- [Excerpted records]
::::::::::

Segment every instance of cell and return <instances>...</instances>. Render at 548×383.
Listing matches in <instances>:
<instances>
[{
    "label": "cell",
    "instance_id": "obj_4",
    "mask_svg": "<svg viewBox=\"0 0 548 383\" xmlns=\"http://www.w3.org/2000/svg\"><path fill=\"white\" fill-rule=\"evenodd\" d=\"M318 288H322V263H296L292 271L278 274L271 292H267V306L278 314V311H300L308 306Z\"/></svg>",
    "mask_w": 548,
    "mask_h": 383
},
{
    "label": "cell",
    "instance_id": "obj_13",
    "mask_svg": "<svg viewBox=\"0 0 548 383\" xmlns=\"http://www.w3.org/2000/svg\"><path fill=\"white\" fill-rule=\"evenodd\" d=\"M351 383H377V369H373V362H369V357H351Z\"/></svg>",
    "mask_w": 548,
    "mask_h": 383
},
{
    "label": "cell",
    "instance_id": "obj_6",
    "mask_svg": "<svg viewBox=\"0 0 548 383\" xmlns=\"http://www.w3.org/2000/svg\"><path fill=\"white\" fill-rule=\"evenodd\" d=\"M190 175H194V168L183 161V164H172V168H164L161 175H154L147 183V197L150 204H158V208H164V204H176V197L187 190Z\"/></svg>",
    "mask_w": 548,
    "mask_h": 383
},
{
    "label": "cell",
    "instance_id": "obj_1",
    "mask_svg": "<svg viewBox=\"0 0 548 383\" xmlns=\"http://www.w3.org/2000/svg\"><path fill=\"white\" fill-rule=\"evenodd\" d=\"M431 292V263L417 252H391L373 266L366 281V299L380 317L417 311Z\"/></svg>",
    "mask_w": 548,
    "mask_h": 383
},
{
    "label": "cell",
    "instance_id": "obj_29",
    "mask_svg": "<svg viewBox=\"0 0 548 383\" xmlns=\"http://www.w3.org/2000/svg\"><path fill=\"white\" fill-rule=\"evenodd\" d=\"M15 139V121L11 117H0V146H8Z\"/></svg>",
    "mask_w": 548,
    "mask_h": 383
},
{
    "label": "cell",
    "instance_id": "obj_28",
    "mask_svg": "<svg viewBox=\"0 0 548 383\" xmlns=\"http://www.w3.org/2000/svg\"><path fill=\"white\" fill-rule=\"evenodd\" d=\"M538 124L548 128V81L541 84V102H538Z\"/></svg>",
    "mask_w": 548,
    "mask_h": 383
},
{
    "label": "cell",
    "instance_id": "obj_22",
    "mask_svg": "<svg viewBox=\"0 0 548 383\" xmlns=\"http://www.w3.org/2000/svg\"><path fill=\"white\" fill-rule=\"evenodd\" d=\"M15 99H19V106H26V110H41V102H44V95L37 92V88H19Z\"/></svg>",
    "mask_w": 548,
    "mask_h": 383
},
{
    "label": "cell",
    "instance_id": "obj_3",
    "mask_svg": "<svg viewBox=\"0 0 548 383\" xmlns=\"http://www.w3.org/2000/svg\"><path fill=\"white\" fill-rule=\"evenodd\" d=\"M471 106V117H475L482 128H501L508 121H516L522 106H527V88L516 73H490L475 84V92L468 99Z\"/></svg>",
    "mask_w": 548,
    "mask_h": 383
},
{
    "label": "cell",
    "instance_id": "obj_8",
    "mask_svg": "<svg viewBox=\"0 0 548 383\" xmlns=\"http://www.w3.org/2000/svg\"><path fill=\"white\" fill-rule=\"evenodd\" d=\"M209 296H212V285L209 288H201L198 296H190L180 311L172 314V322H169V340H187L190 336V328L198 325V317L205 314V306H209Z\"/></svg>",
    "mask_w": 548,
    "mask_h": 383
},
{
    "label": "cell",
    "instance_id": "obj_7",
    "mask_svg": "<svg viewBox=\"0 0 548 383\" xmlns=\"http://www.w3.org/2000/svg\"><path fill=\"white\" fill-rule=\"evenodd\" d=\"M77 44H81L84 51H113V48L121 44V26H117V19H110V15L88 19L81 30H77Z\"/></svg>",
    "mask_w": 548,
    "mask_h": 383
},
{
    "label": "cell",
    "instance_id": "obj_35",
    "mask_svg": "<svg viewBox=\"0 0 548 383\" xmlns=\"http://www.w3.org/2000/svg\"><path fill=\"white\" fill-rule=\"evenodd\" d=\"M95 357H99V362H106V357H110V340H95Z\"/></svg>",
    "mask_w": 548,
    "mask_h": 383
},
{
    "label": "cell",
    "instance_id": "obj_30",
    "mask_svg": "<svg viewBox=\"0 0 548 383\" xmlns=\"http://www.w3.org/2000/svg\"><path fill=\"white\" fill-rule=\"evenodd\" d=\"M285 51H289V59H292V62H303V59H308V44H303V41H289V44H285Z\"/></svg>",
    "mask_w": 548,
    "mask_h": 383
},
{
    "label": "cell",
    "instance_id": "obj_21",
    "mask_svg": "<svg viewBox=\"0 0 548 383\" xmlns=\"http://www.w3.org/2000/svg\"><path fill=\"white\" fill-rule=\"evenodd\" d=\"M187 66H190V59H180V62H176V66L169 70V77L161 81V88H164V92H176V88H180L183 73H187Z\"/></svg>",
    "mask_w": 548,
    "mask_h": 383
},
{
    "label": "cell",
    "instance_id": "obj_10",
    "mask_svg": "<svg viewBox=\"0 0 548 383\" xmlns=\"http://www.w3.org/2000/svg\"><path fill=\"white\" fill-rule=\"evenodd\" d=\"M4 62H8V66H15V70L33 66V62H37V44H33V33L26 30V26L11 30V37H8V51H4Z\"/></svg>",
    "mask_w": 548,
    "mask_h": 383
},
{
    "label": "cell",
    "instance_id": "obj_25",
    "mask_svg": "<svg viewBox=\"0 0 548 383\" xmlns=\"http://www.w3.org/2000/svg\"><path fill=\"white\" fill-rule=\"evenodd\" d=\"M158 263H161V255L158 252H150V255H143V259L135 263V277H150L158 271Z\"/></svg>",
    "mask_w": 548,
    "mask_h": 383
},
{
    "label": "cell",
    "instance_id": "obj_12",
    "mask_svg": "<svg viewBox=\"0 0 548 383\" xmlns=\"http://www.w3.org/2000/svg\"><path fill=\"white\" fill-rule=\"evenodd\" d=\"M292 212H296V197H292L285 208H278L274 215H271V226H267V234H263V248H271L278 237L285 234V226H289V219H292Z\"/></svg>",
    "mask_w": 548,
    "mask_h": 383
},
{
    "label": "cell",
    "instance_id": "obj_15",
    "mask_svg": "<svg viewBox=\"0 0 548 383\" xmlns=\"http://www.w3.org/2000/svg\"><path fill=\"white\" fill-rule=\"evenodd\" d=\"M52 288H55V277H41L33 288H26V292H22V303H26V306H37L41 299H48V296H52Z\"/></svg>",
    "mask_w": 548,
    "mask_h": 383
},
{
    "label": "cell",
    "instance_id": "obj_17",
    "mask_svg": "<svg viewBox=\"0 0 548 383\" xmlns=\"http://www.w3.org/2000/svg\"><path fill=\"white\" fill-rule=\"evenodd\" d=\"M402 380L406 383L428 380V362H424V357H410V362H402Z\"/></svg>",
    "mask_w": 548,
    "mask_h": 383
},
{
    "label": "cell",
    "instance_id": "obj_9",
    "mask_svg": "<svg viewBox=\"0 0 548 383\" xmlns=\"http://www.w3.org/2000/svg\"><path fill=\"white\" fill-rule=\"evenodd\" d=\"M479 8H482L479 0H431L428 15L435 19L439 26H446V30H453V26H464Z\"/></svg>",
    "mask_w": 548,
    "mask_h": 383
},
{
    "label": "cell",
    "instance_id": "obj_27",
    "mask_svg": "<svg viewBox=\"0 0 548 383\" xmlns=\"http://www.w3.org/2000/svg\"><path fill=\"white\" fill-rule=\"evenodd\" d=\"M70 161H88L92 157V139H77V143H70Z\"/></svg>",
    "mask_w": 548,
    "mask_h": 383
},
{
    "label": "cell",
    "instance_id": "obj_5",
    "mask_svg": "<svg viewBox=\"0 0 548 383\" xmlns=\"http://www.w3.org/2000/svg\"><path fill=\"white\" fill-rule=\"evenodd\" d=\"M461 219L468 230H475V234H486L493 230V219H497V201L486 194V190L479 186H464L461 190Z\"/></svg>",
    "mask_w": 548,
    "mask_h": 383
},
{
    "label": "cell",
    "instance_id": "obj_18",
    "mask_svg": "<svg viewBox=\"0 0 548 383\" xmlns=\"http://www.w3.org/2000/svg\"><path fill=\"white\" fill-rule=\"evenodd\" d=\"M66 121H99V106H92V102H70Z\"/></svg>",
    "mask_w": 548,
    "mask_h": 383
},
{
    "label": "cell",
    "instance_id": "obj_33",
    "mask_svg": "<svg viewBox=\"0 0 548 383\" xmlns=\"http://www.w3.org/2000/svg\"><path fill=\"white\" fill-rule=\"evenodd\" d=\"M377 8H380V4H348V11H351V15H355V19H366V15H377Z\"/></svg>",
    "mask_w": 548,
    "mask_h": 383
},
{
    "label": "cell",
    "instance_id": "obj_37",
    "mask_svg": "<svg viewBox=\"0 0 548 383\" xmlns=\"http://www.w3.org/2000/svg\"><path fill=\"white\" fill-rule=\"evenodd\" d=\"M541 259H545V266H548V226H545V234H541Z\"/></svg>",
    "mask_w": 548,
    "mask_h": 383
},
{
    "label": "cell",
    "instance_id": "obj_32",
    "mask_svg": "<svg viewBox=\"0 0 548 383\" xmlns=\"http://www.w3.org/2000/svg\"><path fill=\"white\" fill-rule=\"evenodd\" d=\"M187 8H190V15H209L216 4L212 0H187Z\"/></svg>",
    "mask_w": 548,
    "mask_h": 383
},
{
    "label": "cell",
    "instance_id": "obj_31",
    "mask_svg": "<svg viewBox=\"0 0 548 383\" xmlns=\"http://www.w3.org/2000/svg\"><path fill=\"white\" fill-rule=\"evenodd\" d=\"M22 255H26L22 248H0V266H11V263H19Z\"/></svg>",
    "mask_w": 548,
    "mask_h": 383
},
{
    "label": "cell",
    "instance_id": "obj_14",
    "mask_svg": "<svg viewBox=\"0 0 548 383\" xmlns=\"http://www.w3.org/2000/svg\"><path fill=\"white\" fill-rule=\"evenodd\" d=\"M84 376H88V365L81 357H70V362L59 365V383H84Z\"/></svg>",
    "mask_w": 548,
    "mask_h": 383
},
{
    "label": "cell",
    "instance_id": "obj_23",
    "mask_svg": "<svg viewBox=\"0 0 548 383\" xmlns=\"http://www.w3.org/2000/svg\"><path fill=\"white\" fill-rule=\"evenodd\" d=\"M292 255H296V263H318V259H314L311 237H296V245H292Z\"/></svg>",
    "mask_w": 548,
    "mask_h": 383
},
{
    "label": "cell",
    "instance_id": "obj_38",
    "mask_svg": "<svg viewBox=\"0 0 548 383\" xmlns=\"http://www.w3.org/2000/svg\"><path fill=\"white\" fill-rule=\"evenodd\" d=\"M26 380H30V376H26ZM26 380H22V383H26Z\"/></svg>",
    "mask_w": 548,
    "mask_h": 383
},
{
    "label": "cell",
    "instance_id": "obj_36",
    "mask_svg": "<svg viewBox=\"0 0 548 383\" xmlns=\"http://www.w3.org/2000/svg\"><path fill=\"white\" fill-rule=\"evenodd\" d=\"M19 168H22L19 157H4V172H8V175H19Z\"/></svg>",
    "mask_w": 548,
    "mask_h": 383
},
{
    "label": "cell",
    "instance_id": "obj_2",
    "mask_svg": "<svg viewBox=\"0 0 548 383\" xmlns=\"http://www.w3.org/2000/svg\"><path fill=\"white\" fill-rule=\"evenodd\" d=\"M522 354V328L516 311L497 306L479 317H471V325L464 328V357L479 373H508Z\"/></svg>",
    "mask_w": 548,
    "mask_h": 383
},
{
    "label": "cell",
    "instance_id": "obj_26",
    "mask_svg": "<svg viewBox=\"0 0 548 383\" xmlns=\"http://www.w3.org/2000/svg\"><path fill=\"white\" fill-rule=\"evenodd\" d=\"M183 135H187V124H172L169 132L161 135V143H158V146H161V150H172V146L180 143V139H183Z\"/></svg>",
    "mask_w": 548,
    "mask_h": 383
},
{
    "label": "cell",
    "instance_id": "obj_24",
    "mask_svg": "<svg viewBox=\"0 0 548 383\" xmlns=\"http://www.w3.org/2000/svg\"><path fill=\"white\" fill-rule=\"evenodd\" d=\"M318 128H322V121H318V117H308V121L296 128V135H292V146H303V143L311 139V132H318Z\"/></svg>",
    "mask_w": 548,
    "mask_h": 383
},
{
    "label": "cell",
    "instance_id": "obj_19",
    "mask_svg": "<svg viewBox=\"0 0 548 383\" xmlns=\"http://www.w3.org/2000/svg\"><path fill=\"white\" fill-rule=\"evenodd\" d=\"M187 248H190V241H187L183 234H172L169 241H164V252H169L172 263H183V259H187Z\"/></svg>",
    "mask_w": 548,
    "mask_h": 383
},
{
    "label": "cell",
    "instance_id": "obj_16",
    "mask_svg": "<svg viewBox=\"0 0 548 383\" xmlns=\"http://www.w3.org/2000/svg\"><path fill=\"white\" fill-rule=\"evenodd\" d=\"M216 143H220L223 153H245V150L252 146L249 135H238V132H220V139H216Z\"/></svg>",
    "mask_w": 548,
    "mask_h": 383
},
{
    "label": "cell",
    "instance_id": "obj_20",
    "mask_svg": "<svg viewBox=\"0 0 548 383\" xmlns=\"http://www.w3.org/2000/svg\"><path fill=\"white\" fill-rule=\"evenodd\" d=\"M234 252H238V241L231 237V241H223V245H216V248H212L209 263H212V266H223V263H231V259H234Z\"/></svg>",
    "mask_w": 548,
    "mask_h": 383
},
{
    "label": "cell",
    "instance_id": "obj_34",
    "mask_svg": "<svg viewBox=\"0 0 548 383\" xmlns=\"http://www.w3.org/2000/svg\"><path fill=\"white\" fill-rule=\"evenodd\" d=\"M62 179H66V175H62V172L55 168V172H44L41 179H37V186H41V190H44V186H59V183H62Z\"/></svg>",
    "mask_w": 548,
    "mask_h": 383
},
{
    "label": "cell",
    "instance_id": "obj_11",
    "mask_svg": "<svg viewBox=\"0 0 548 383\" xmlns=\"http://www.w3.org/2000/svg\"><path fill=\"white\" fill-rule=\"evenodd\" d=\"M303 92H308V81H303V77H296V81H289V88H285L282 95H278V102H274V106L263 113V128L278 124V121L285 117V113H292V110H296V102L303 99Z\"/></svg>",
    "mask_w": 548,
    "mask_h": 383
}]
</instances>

::::::::::

- [What the task requires] Pull out each line of the records that contains the string "instances" and list those lines in the order they appear.

- [Exercise solution]
Segment every instance of cell and return <instances>...</instances>. Render at 548×383.
Listing matches in <instances>:
<instances>
</instances>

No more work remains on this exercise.